The Conference Board Leading Economic Index® (LEI) for the U.S. declined by 0.2 percent in June 2024 to 101.1 (2016=100), following a decline of 0.4 percent (upwardly revised) in May. Over the first half of 2024, the LEI fell by 1.9 percent, a smaller decrease than its 2.9 percent contraction over the second half of last year.
“The US LEI continued to trend down in June, but the contraction was smaller than in the past three months,” said Justyna Zabinska-La Monica, Senior Manager, Business Cycle Indicators, at The Conference Board. “The decline continued to be fueled by gloomy consumer expectations, weak new orders, negative interest rate spread, and an increased number of initial claims for unemployment.
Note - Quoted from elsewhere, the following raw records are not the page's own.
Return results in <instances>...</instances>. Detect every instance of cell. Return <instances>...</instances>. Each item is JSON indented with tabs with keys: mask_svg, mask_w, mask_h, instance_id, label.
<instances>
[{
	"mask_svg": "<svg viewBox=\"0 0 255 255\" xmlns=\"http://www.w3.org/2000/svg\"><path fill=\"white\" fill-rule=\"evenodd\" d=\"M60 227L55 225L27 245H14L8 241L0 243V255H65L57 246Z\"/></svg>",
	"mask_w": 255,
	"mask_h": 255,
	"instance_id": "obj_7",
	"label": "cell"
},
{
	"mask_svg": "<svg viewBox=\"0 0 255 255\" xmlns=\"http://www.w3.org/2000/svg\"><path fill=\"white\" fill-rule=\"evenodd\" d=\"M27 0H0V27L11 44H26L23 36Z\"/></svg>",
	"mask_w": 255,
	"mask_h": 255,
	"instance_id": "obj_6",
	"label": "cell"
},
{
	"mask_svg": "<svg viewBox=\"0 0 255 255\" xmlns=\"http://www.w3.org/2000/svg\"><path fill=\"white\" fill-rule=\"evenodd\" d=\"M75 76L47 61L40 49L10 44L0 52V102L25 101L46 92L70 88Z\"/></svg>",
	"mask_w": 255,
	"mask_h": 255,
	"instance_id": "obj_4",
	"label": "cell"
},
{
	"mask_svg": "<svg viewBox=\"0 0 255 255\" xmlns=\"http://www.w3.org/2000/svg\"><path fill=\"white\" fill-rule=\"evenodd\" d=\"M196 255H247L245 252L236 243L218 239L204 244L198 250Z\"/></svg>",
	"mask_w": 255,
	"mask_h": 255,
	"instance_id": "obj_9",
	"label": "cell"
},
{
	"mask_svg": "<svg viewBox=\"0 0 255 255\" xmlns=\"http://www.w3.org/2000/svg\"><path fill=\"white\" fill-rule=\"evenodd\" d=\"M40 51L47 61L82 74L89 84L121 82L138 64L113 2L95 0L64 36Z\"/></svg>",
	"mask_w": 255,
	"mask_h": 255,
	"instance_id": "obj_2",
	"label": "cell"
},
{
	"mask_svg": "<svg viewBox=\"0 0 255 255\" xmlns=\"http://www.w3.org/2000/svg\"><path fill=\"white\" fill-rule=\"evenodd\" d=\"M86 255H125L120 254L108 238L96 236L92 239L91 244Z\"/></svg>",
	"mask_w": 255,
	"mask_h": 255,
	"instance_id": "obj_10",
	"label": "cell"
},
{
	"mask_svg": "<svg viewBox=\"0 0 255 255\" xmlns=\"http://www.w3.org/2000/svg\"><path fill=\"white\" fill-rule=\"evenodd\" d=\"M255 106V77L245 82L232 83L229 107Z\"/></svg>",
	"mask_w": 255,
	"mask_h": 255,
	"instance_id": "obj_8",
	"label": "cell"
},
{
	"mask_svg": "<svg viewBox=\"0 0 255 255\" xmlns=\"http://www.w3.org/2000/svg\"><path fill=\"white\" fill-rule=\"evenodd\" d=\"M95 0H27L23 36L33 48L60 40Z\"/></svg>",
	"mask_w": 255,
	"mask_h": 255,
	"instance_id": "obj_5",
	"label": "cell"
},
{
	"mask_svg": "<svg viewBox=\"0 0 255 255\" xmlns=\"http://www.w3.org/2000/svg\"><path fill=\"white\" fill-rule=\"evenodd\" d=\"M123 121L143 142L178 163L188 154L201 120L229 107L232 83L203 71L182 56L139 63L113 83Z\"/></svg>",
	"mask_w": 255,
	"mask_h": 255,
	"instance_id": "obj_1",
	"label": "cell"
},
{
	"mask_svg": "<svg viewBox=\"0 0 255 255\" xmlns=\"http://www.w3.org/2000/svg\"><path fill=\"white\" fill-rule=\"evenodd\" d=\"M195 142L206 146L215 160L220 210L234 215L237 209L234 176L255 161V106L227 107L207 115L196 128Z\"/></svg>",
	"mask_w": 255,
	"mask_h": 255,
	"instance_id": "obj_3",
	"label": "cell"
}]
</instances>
However, due to the smaller month-on-month rate of decline, the LEI’s long-term growth has become less negative, pointing to a slow recovery. Taken together, June’s data suggest that economic activity is likely to continue to lose momentum in the months ahead. We currently forecast that cooling consumer spending will push US GDP growth down to around 1 percent (annualized) in Q3 of this year.”
The Conference Board Coincident Economic Index® (CEI) for the U.S. rose by 0.3 percent in June 2024 to 112.6 (2016=100), after increasing by 0.4 percent in May. The CEI grew 0.6 percent over the first half of 2024, about half its growth rate of 1.3 percent over the previous six months. The CEI’s component indicators—payroll employment, personal income less transfer payments, manufacturing and trade sales, and industrial production—are included among the data used to determine recessions in the US. All four components of the index improved in June, with industrial production making the largest positive contribution to the CEI for the second consecutive month.
The Conference Board Lagging Economic Index® (LAG) for the U.S. inched up by 0.1 percent in June 2024 to 119.5 (2016=100), partially reversing a decline of 0.2 percent in May. The LAG’s six-month growth rate rebounded to 1.2 percent over the first half of this year, substantially higher than its 0.3 percent increase over the second half of 2023.